It's not surprising that a President who prefers yes men to truth-tellers appears to be having a hard time finding a replacement for Chuck Hagel, who was forced to resign this week after a series of public disagreements with the White House. The top candidates have already said: "Thanks, but no thanks."

This does not augur well, as the President elected to end two unpopular wars in the Middle East reluctantly leads his country into a third of his own making. Mr. Obama is adamant that he won't send U.S. ground troops to combat the Islamic State in Iraq and Syria, but almost no prospective Pentagon chief wants to see his or her hands thus tied. And no president who's serious about winning the war would thus tie them.

Even Jimmy Carter, the most military-averse president until Mr. Obama, thinks his successor dropped the ball. "We waited too long. We let the Islamic State build up its money, capability and strength and weapons while it was still in Syria," the former president said last month. Without some U.S. ground troops, he said, the war has little possibility of success.

Mr. Obama's first defence secretary, Robert Gates, was a holdover from George W. Bush's administration who helped turn the tide in the Iraq war with a 2007 U.S. troop surge and by winning over Sunni warlords. He convinced Mr. Obama to increase troop levels in Afghanistan in 2009, but was soon shut out by a White House that regretted the optics of accelerating a war it had vowed to wind down.

Defence secretary No. 2, Leon Panetta, was a Clinton Democrat who had previously run the Central Intelligence Agency. He urged Mr. Obama to intervene in Syria's civil war in 2011, in part to prevent the kind of vacuum that has allowed the Islamic State to thrive. He was ignored, then left and wrote a scathing book about a President who hears only what he wants to hear.
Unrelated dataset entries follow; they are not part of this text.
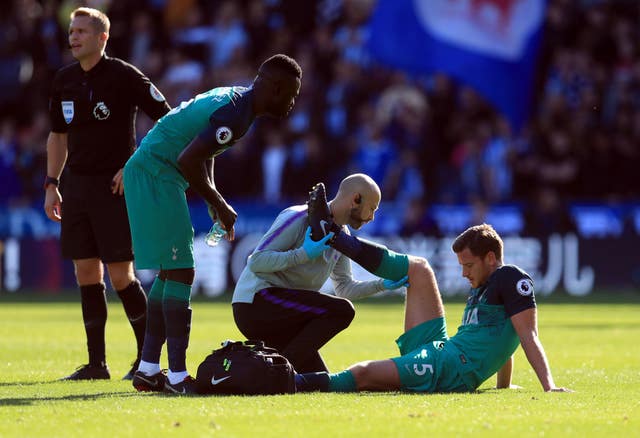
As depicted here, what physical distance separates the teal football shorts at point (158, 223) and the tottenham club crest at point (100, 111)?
51.2 inches

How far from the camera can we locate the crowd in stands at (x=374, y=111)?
76.6ft

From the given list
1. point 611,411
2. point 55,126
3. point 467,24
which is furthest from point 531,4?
point 611,411

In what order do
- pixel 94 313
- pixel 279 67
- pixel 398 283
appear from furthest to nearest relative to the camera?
pixel 94 313 → pixel 398 283 → pixel 279 67

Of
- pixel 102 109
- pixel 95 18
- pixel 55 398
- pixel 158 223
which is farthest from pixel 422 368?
pixel 95 18

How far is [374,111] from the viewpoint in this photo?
24.0m

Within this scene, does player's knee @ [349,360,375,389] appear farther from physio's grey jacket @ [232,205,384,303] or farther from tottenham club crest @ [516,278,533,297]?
tottenham club crest @ [516,278,533,297]

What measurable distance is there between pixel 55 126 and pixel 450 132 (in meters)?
14.4

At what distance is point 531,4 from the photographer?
2405cm

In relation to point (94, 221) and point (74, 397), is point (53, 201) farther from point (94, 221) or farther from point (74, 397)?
point (74, 397)

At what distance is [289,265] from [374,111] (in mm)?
15394

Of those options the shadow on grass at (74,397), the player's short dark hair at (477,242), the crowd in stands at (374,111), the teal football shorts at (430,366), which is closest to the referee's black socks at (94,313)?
the shadow on grass at (74,397)

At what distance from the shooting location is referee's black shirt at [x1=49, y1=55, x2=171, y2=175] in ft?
32.7

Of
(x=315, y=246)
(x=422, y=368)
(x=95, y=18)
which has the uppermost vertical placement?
(x=95, y=18)

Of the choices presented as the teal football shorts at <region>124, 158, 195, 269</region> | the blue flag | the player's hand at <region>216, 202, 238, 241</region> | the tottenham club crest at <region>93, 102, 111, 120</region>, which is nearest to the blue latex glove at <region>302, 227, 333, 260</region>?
the player's hand at <region>216, 202, 238, 241</region>
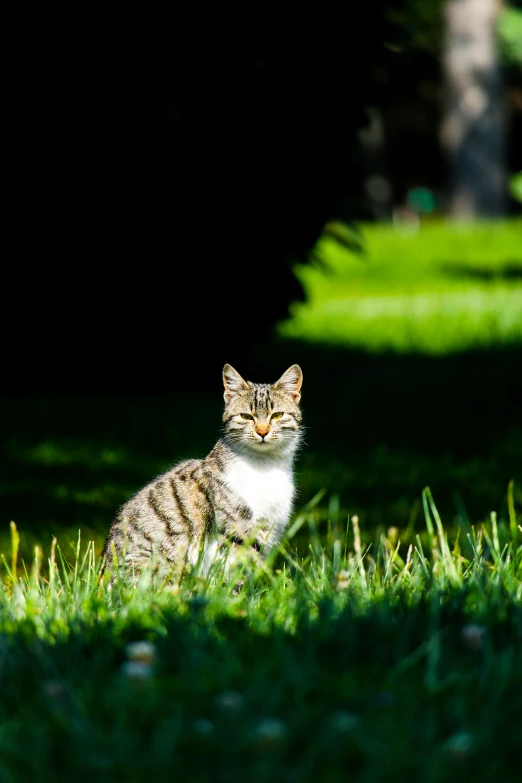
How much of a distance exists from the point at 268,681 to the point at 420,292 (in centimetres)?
1613

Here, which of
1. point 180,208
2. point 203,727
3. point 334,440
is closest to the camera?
point 203,727

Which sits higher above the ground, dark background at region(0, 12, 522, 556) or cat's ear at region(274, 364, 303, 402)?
dark background at region(0, 12, 522, 556)

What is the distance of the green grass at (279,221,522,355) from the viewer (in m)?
13.6

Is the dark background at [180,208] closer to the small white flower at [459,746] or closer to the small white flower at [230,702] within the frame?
the small white flower at [230,702]

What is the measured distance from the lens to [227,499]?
4543 millimetres

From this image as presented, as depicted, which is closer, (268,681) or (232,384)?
(268,681)

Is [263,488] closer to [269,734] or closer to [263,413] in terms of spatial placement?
[263,413]

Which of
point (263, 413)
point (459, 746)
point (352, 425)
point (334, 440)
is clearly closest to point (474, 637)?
point (459, 746)

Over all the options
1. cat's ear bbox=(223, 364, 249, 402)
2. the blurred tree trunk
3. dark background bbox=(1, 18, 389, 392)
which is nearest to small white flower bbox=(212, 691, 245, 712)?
cat's ear bbox=(223, 364, 249, 402)

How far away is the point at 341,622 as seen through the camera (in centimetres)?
333

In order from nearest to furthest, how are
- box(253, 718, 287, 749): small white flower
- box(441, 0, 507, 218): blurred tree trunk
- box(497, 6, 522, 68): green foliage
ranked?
1. box(253, 718, 287, 749): small white flower
2. box(497, 6, 522, 68): green foliage
3. box(441, 0, 507, 218): blurred tree trunk

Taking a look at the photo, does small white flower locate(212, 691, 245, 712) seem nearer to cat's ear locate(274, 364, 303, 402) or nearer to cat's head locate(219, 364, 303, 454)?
cat's head locate(219, 364, 303, 454)

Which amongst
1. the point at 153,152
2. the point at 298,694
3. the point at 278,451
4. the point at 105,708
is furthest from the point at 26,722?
the point at 153,152

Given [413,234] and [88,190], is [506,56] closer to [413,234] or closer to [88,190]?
[413,234]
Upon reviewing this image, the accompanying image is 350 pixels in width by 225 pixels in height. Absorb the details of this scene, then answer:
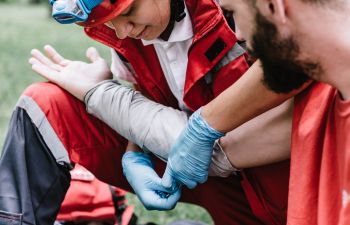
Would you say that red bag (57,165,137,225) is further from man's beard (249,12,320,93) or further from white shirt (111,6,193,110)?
man's beard (249,12,320,93)

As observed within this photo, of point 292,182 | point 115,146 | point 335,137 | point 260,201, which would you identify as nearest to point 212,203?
point 260,201

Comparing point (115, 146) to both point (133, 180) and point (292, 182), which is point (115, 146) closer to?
point (133, 180)

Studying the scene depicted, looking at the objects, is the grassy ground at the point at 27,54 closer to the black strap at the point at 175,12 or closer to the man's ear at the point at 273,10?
the black strap at the point at 175,12

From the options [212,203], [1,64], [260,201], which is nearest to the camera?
[260,201]

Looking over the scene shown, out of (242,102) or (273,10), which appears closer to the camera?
(273,10)

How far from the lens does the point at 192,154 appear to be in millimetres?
1848

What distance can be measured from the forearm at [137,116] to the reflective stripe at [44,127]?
14 cm

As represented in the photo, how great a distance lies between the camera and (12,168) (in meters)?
1.99

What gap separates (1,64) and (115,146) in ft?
9.81

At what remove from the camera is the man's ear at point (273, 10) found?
135cm

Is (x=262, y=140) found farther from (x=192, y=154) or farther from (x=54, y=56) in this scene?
(x=54, y=56)

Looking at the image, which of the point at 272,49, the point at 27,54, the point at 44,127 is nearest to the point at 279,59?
the point at 272,49

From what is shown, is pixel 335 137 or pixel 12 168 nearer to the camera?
pixel 335 137

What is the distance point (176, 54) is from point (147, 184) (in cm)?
39
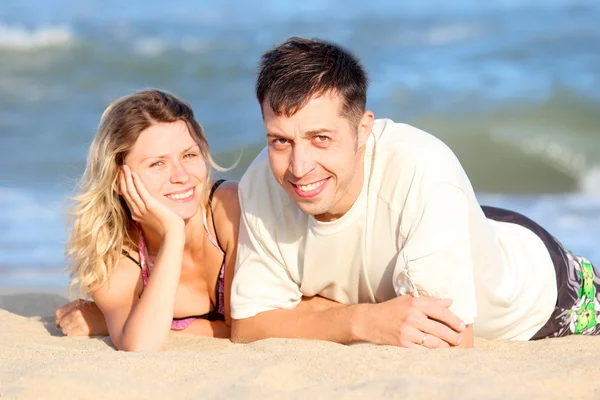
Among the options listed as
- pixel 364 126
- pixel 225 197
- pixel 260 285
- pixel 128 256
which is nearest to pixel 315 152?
pixel 364 126

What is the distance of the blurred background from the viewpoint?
376 inches

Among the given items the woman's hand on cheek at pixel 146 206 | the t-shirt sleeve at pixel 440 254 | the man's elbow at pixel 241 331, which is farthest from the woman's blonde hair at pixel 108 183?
the t-shirt sleeve at pixel 440 254

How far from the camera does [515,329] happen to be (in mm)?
4414

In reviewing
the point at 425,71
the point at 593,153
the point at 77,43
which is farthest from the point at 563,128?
the point at 77,43

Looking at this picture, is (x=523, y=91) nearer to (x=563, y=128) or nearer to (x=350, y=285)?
(x=563, y=128)

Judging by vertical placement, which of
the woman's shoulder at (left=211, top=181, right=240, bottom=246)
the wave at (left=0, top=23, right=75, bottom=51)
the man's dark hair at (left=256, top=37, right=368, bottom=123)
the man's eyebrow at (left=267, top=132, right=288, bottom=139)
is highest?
the wave at (left=0, top=23, right=75, bottom=51)

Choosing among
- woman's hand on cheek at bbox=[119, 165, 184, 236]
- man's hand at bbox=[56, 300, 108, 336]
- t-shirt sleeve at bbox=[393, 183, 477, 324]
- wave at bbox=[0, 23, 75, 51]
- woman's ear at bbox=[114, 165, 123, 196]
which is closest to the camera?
t-shirt sleeve at bbox=[393, 183, 477, 324]

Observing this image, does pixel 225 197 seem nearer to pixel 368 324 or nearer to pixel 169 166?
pixel 169 166

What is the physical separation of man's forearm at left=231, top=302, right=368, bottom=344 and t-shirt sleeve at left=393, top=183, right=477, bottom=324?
0.35m

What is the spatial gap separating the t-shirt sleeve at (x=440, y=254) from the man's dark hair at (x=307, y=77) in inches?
20.3

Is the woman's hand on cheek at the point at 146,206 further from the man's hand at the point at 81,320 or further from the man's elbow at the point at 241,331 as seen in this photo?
the man's hand at the point at 81,320

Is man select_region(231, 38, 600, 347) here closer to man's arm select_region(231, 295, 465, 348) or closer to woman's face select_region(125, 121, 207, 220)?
man's arm select_region(231, 295, 465, 348)

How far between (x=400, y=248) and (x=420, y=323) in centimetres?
34

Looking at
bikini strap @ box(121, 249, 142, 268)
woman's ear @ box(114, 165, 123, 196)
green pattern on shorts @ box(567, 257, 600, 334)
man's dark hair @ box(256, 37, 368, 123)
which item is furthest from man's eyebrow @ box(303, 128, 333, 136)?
green pattern on shorts @ box(567, 257, 600, 334)
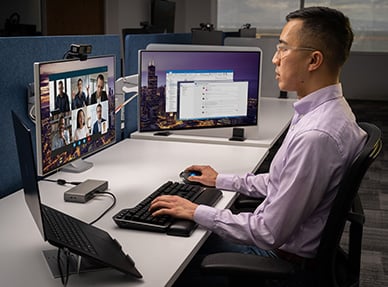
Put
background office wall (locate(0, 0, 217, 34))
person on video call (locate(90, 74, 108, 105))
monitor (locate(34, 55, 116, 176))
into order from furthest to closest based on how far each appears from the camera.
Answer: background office wall (locate(0, 0, 217, 34)) → person on video call (locate(90, 74, 108, 105)) → monitor (locate(34, 55, 116, 176))

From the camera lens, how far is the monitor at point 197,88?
2193 mm

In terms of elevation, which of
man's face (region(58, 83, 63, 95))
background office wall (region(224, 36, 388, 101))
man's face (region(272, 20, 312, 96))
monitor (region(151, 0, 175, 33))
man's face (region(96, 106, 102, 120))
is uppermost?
monitor (region(151, 0, 175, 33))

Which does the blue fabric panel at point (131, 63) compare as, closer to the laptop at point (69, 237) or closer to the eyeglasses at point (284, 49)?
the eyeglasses at point (284, 49)

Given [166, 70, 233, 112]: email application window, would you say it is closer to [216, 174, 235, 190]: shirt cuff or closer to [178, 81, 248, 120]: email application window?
[178, 81, 248, 120]: email application window

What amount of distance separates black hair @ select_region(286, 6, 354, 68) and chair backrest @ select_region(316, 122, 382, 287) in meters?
0.23

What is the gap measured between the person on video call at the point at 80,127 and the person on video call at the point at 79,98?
2 cm

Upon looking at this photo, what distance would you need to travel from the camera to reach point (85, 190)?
160 centimetres

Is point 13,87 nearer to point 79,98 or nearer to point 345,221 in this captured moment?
point 79,98

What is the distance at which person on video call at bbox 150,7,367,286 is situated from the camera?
1.26 meters

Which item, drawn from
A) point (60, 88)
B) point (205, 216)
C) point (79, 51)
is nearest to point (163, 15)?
point (79, 51)

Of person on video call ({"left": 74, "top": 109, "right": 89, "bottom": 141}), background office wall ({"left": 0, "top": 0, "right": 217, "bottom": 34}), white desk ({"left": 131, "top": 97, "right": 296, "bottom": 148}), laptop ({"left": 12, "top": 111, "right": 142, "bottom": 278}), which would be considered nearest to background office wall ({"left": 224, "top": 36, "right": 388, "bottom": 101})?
background office wall ({"left": 0, "top": 0, "right": 217, "bottom": 34})

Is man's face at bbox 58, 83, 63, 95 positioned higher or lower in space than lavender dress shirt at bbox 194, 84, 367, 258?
higher

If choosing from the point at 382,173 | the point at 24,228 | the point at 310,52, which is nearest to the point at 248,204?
the point at 310,52

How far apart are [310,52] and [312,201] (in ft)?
1.24
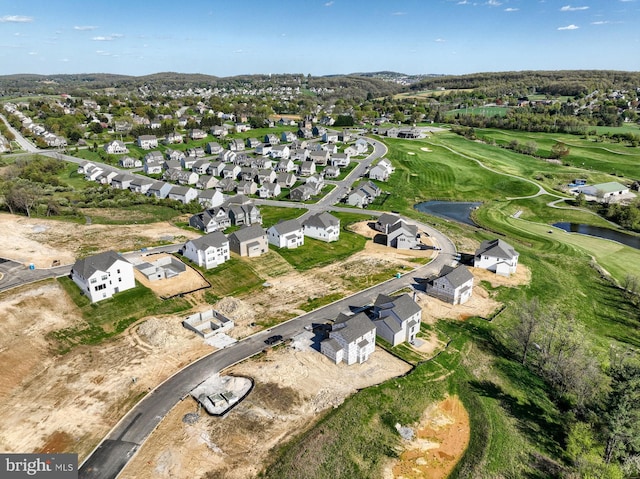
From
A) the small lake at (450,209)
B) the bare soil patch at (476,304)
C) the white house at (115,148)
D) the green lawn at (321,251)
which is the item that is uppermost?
the white house at (115,148)

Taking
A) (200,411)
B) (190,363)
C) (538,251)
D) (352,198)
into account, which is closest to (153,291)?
(190,363)

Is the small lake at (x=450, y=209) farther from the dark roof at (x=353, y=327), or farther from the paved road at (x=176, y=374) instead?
the dark roof at (x=353, y=327)

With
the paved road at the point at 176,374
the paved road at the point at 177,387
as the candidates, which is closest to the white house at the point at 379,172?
the paved road at the point at 176,374

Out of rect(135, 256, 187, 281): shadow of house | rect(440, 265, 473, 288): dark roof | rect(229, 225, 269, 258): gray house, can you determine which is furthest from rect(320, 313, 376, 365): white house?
rect(135, 256, 187, 281): shadow of house

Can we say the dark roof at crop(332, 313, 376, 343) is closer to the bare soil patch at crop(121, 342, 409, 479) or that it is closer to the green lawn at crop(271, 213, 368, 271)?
the bare soil patch at crop(121, 342, 409, 479)

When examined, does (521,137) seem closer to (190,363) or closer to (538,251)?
(538,251)

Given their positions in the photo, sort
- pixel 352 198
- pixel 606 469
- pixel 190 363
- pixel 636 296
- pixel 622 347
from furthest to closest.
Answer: pixel 352 198, pixel 636 296, pixel 622 347, pixel 190 363, pixel 606 469

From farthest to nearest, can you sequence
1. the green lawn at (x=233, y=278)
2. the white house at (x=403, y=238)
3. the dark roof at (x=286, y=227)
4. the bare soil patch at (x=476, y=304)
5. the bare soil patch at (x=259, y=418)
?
the white house at (x=403, y=238)
the dark roof at (x=286, y=227)
the green lawn at (x=233, y=278)
the bare soil patch at (x=476, y=304)
the bare soil patch at (x=259, y=418)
"Because of that centralization of authority at the White House, there are too few voices that are being heard," Mr. Panetta said this month, adding: "You go there, and by the time you get to the White House, the staff has already decided, or tried to influence, what the direction should be."

Mr. Hagel, a Vietnam veteran and former Republican senator who shared Mr. Obama's opposition to George W. Bush's war in Iraq, was expected to be more compliant. He was appointed after the 2012 election to complete the U.S. withdrawal from Afghanistan and oversee budget cuts at the Pentagon.

But Mr. Hagel refused to sign off on administration requests to release prisoners from Guantanamo Bay. And when Mr. Obama was still comparing the Islamic State to a junior varsity basketball team, Mr. Hagel publicly called it an "imminent threat to every interest we have." Strike three came last month, when the U.S. media reported on a memo Mr. Hagel had written criticizing a lack of clarity in the administration's Syria strategy.

The departure of his third defence chief shatters once and for all the myth that Mr. Obama has surrounded himself with a Lincoln-inspired "team of rivals" to keep him on his toes and expose him to diverse points of views. Even if that was the intention in 2008, it did not last long.

As he enters the final quarter of his presidency, Mr. Obama relies on a tiny circle of White House aides who protect him, rather than challenging him. None looms larger than Valerie Jarrett, a friend from Chicago dubbed the "Obama whisperer" and "chief architect of his very prominent and occasionally suffocating bubble" by The New Republic.

No wonder former undersecretary of defence Michèle Flournoy, considered the top candidate to replace Mr. Hagel, moved immediately Tuesday to take herself out of the running. Anyone who's read the Gates and Panetta books – and she surely has – would turn down the offer.